Manquements sécuritaires et protecteurs
Malgré des mesures récentes et opérantes concernant la protection des victimes conjugales, notamment par le vote à l’unanimité de la loi « Stop féminicide » faisant de la Belgique le premier pays européen à adopter une législation pour lutter contre les violences de genre11, notre système judiciaire et politique est encore loin de remplir complètement ses objectifs d’intervention et de protection auprès des victimes. Le système belge, en raison de sa vision et de sa manière de concevoir la sexualité, les individus et la famille, continue d’être fortement influencé par une perspective patriarcale. Cela signifie qu’il crée un déséquilibre en favorisant de manière systématique les attitudes ou les perspectives masculines – elles-mêmes dominées par les normes et les valeurs liées à la virilité –, dont celles de l’agresseur, au détriment des femmes ou d’autres genres. Cette situation conduit à faire pencher la balance en la faveur de l’« empriseur·e », peu importe la gravité de l’acte commis, et à nuire aux victimes d’emprise conjugale.

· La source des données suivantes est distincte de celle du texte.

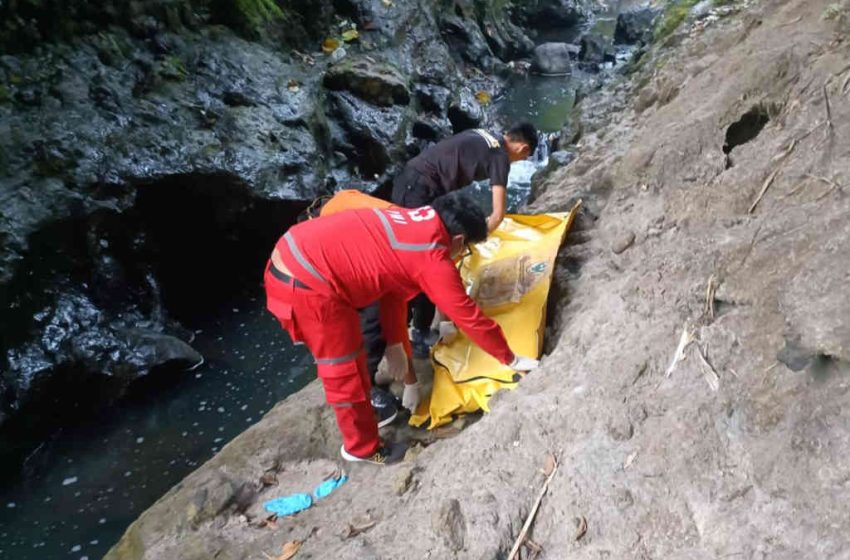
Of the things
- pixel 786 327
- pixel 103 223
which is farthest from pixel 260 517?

Une tendance des politiques publiques consiste à adopter une approche quantitative, axée sur des objectifs numériques, comme le nombre de lits disponibles dans les hébergements d’urgence et le budget alloué par occupant·e. Cette orientation, que je décris comme une « politique du chiffre », exerce des pressions sur les femmes hébergées, en les confrontant à une réalité où leur présence semble être davantage intégrée dans une logique budgétaire que dans un cadre où elles seraient reconnues comme des individus en besoin de sécurité et de protection. Par ailleurs, plusieurs des femmes ayant été hébergées m’ont parlé du soutien qui leur était offert, souvent présenté comme une « faveur », donnant ainsi l’impression que l’assistance publique est une forme de charité plutôt qu’un devoir de sécurité envers les victimes. Ces aides ne semblent donc pas échapper à la vision propre aux systèmes économiques libéraux modernes, notamment dans le contexte capitaliste, qui privilégient des interventions basées sur des résultats quantitatifs plutôt que sur la qualité du travail accompli et les objectifs qualitatifs visés.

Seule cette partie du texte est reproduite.